Work item.
If a line in the entries below includes the string "become", copy it out.

Data shown.
++++++++

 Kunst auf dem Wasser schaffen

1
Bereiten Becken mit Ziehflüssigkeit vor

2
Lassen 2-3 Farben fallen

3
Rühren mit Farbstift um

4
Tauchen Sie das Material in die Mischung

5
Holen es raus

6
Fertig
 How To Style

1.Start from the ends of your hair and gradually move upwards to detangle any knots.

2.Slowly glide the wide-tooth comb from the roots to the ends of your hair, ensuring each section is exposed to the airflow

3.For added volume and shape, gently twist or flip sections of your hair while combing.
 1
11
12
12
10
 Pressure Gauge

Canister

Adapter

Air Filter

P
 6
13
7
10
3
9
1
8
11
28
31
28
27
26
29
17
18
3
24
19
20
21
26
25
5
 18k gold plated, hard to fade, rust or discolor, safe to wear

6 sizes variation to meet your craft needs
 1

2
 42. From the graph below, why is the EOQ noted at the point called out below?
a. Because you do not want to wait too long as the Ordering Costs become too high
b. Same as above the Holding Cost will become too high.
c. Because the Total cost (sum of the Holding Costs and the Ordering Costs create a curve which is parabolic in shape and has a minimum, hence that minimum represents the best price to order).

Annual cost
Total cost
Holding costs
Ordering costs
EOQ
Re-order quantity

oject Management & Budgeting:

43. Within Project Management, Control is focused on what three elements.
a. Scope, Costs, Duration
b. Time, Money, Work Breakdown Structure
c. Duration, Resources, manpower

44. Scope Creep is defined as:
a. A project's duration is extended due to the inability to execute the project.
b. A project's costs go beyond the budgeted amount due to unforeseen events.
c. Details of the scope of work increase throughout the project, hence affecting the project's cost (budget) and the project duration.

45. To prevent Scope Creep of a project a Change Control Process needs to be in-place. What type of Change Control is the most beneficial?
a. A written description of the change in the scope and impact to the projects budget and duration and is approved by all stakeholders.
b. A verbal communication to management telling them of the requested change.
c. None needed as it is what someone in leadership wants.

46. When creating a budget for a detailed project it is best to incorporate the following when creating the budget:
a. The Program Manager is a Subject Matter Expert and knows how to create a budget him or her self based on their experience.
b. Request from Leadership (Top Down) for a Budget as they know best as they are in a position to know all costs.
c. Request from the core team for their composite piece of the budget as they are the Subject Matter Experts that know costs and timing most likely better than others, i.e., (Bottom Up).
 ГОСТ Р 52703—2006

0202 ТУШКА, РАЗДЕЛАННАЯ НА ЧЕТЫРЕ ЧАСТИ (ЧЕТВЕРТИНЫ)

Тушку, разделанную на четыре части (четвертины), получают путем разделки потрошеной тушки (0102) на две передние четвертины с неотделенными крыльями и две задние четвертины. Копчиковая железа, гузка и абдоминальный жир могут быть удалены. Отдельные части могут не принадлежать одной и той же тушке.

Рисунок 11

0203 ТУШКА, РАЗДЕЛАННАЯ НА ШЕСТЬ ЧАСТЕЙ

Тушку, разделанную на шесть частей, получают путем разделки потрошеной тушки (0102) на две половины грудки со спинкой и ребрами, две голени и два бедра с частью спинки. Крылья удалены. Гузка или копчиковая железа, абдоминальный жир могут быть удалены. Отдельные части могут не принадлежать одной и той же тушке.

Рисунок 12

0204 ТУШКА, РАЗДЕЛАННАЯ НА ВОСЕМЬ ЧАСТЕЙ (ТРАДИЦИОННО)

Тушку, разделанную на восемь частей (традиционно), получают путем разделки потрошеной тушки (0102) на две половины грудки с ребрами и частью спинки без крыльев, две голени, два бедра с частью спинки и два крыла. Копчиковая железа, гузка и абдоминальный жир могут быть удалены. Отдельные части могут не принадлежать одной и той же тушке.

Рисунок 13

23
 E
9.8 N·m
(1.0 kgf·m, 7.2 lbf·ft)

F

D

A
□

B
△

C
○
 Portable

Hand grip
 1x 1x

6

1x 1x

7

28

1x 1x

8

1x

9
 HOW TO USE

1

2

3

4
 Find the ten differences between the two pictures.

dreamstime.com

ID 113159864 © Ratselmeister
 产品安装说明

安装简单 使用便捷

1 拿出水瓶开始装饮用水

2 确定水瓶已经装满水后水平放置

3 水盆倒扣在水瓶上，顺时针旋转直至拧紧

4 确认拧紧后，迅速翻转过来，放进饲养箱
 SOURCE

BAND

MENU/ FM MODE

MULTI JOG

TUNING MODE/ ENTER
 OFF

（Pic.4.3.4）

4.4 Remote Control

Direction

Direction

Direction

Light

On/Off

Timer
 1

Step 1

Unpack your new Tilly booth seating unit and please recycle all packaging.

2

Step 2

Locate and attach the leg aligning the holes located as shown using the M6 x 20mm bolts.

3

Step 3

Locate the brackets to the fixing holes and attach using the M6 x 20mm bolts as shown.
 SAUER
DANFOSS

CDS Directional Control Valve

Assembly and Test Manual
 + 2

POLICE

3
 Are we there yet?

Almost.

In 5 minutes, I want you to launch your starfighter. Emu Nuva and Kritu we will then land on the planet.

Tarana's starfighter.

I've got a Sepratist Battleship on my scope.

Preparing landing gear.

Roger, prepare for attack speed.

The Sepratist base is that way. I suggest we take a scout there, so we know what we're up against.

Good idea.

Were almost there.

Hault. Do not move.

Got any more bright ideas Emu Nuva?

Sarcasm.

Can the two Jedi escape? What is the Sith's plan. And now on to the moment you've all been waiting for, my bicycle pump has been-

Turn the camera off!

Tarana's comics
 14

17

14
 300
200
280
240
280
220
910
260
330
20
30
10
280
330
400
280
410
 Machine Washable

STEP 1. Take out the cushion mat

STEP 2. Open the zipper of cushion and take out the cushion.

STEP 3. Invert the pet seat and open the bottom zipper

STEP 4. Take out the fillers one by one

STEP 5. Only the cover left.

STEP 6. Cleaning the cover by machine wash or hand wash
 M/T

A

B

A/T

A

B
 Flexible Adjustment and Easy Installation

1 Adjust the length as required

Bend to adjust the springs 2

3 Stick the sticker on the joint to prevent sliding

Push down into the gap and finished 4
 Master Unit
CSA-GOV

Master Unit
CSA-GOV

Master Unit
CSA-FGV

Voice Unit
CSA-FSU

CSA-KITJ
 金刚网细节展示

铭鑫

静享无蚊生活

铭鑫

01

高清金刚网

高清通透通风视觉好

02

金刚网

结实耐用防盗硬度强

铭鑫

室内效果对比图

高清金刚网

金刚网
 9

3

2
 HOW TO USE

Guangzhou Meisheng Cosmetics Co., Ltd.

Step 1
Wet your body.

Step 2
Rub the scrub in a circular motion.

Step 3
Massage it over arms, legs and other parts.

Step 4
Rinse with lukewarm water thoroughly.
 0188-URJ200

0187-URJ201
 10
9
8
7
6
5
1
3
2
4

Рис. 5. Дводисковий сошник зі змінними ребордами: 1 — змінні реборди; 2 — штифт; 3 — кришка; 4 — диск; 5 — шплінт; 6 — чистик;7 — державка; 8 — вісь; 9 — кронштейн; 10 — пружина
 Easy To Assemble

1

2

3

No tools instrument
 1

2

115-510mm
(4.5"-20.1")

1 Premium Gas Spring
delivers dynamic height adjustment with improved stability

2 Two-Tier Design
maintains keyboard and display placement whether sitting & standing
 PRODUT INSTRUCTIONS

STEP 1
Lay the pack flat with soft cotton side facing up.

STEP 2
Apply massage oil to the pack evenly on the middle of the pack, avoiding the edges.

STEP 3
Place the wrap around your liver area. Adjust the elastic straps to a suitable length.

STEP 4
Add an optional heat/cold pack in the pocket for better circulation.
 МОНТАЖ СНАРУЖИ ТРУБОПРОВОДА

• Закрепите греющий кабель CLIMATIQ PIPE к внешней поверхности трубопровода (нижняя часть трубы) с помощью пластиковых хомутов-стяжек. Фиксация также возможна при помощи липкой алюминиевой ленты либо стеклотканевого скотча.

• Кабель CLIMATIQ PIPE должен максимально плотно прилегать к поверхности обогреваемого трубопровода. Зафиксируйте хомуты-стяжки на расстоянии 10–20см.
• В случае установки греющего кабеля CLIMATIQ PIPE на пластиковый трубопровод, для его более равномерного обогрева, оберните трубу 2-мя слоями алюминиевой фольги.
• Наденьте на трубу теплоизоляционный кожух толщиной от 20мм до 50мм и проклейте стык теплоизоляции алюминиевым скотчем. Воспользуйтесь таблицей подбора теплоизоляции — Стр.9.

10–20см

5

++++++++

Solution below.
a. Because you do not want to wait too long as the Ordering Costs become too high
b. Same as above the Holding Cost will become too high.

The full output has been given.